**DATA RECORDS:**
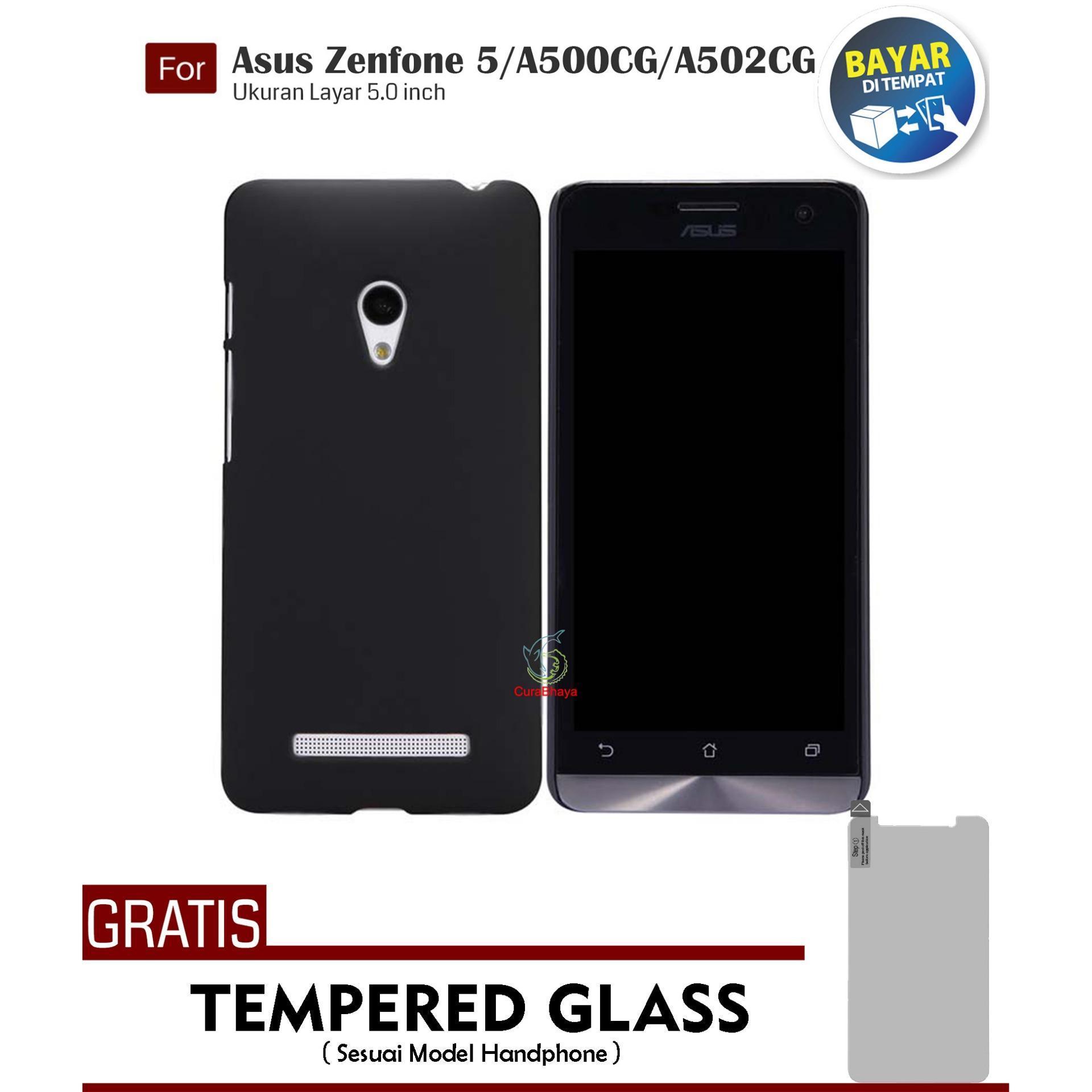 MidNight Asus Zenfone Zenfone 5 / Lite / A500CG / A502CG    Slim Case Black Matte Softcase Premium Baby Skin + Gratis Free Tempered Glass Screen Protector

...

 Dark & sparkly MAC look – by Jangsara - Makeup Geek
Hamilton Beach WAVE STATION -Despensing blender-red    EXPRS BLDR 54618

**EXERCISE OBJECTIVE:** Take the stretch of lines above from the one containing "Dark & sparkly" through the one containing "Hamilton Beach WAVE" and repeat it exactly, adding no other line.

**SOLUTION TO THIS PROBLEM:**
 Dark & sparkly MAC look – by Jangsara - Makeup Geek
Hamilton Beach WAVE STATION -Despensing blender-red    EXPRS BLDR 54618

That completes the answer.